For some retirees, a second act is easier than expected
Published 12:00 am Friday, July 11, 2014
- Gretchen Ertl / The New York TimesCheryl Delaney spent her entire career in banking and finance before a retirement that she says did not suit her, and she soon found herself working five-day weeks as a caregiver.
Never in a million years did Cheryl Delaney expect to spend her retirement working with the elderly. Her entire career had been in the financial sector — as a bank officer and loan administrator in collections, and finally as an office manager at Fidelity Investments in Boston. Changing bedpans was not on her bucket list.
But life unfolds in strange ways. In 2004, Delaney was looking for a new position in banking and visited retirementjobs.com, which offers job listings and career advice for people over 50. Three years later, she decided to leave Fidelity and stop working full time. She did some administrative work, renovated her home in Milton, Massachusetts and was “very happily retired.”
Until she wasn’t. By the end of 2012 she was paying way too much attention to her television set. “My dogs were getting on my nerves,” she said. She considered returning to work, but emphatically did not want to go to an office.
Around the same time, she got a call from Mature Caregivers, a sister site to retirementjobs.com. They were looking to place caregivers older than 50, and had found her information in their database. Might she be interested?
“I said, ‘I don’t have medical experience,’” Delaney, now 66, recalled. “They said, ‘You just need to have common sense.’” A week later she went in for an interview. Today, she works four hours a day, five days a week, at Boylston Place, an assisted-living facility in Brookline, Massachusetts.
“It’s quite a switch,” she said.
Delaney’s story is an object lesson for retirees. Many worry that their existing skills aren’t applicable to new industries, that their expertise isn’t transferable and that they will have to reinvent themselves to remain competitive. This, of course, can be overwhelming.
“There’s a real myth around reinvention, particularly when you talk about people in their 60s and 70s,” said Nancy Collamer of Old Greenwich, Connecticut, a semiretirement career expert and author of “Second-Act Careers.” “Why would you want to throw away all of that life and work and professional experience? It’s so much more about reconfiguring, taking the old and blending it with the new and coming up with something that’s going to excite you in the second half of the third quarter.”
A 2008 AARP study found that 83 percent of workers were interested in programs to build new skills and advance their careers. Ninety percent, however, wanted training to update their current skills and knowledge.
“It’s so much easier for people to do that if they can lean upon some aspect of what they did before,” Collamer said. “It doesn’t mean if you’ve been an accountant in a corporate setting that you find another accounting job. The goal is to take a step back and look — ‘OK, what is it about being an accountant that I really enjoyed?’ You might discover that the thing you enjoyed most was going to the conference and meeting other people in the field.”
That’s something Marie Ardito learned about herself after retiring at 62 from teaching elementary and junior high school math. Two weeks into retirement, she grew “antsy” and took a job as executive director of a retirement group. Now 77, Ardito is the information coordinator for Massachusetts Retirees United, a nonprofit group. A large part of her job involves conducting seminars and motivating retirees, many of whom are former educators.
“One of the things that drives me crazy is the comment, ‘I can’t do anything but teach,’” Ardito said. “I say, ‘If you can relate to kids, normally you can relate to anyone.’ The skills are transferable. I’ve met people who were teachers who are now working in hospital admissions — they bring their caring skills, their knowledge of computers, of developing programs.”

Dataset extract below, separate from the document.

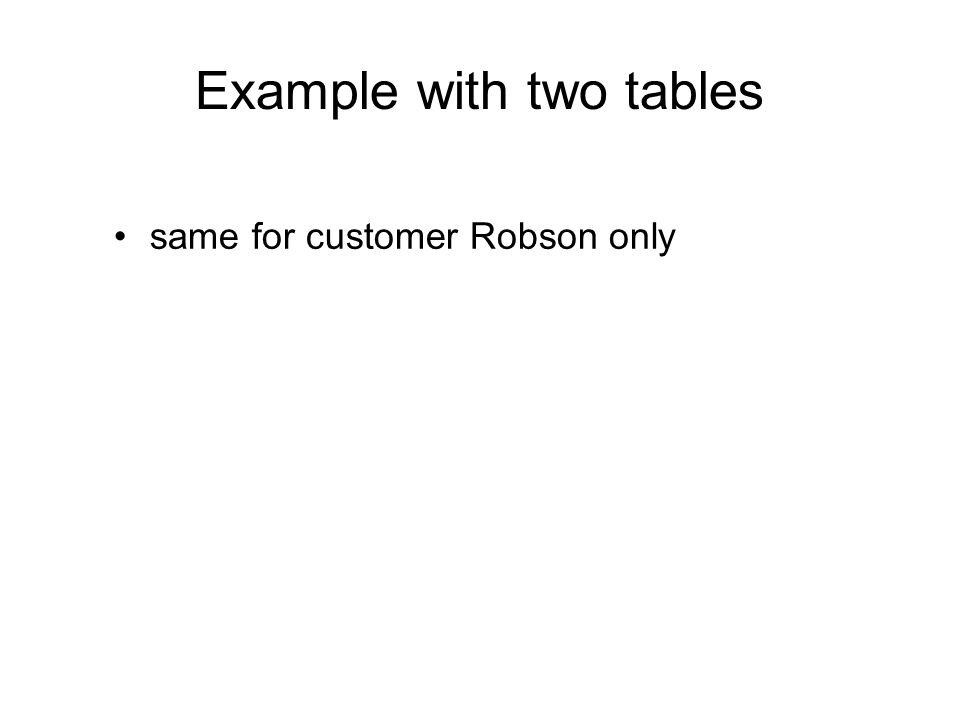 Example with two tables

To help people figure out how their old skills can be used in new ways, Encore.org coordinates a network of organizations offering a fellowship program. Applicants must have a minimum of 15 years of work experience, but typically have about 25 years, said the national director, Leslye Louie. During the fellowship period — which lasts from six to 12 months, part time or full time — participants receive $20,000 to $25,000 ($35,0000 in New York) for 1,000 hours.
“Oftentimes people don’t even know how their skills are transferable — that’s the No. 1 reason people apply,” said Louie, herself a former fellow. “We spend a lot of time working with them on the change of culture, change of identity, how their skills might transfer. I think skills are lifetime assets, and ideally you’re constantly acquiring them and using them.”
Delaney says that everything she learned about caring for the elderly she learned on Wall Street. At Fidelity, for example, a large part of her job was about supporting a trading floor of 325 people. “I learned patience,” she said. “A lot of times the traders would be very frustrated and use foul language. I’d have to get tough with them.”
At her current job, she said, one of her clients is very difficult and often tries to hit her. Her background has helped her here, too. “When he puts a fist up, I’ll say, ‘You’re in big trouble if that hits me,’” she said. “He knows that I won’t take his nonsense. I learned that from the Wall Street guys. Have you ever been around an angry trader who had a bad trading day? It can get really ugly.”